Sidebar: In order to shorten this article, I have previously posted the interviews with Wahru Cleveland, Cari Webber and Des Maki. Click on their names to go to the article.
Location: 240 Parsons Ave., Columbus, OH 43205.
Hot Times began many years ago as a flea market on 18th and Bryden. We used Blackburn Recreation Center’s park. Then, it moved to the Buckeye Union Park which is now the Jerry Hammond Center. Then, it moved up on Monroe and Broad. It was there for years. In 1989, Hot Times came here (240 Parsons Ave., Columbus, OH 43205). We have third generation volunteers.

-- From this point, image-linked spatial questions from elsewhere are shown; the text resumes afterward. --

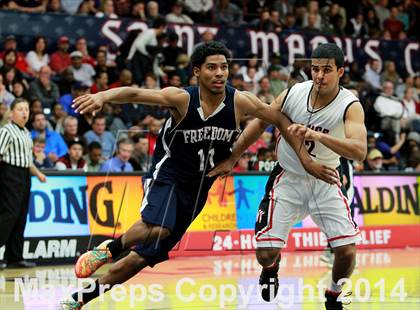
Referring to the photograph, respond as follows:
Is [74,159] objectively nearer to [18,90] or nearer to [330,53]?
[18,90]

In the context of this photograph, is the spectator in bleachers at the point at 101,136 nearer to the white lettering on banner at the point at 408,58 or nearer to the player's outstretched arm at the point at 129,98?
the player's outstretched arm at the point at 129,98

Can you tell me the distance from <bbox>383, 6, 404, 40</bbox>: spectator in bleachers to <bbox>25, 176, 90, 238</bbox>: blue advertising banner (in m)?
12.2

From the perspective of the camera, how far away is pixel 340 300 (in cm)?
870

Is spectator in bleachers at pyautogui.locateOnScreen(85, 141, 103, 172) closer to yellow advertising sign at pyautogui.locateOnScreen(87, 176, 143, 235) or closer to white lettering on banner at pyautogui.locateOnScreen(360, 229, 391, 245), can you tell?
yellow advertising sign at pyautogui.locateOnScreen(87, 176, 143, 235)

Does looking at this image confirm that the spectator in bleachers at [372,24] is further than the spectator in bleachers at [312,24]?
Yes

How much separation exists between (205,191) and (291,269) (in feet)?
18.1

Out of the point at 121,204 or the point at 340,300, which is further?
the point at 121,204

I was looking at the trash crew last night that were little kids and now adults with their kids. I have been at Comfest for 47 years.
From the words of the people, Hot Times was struggling in the beginning. Comfest came along to support Hot Times and make it thrive not survive.

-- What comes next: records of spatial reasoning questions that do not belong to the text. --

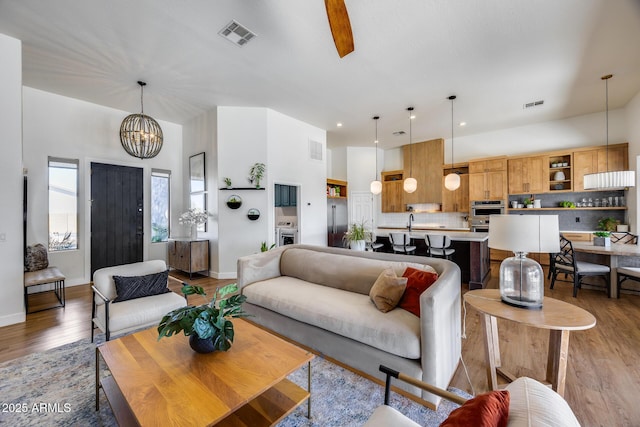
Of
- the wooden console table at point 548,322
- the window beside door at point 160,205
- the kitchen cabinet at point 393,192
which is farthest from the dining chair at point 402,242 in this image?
the window beside door at point 160,205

We borrow money from Comfest and then we pay them back, usually. If the festival gets rained on, or have really hard times, then I have to find the money other ways. We take some of the things from Hot Times to Comfest like drum circles, poetry slams, and jazz.
These two festivals are not equal. Hot Times has not gotten the same type of equity as Comfest. We don’t need to preach a message of equality. The Public Health Department declared racism a public health crisis. We are here on their grounds trying to create equity not equality. We need to grow our businesses. We need to grow our artists. It only comes by buying local.
Is there anything that I didn’t ask you that you think I should have asked you? If so, go ahead and answer that question.
Hot Times is one of the golden treasures of Columbus. It serves as a cultural bridge in our community. It is so important as everything changes in our city. It is so important to hold on to the cultures of the different communities. That is what Hot Times is about.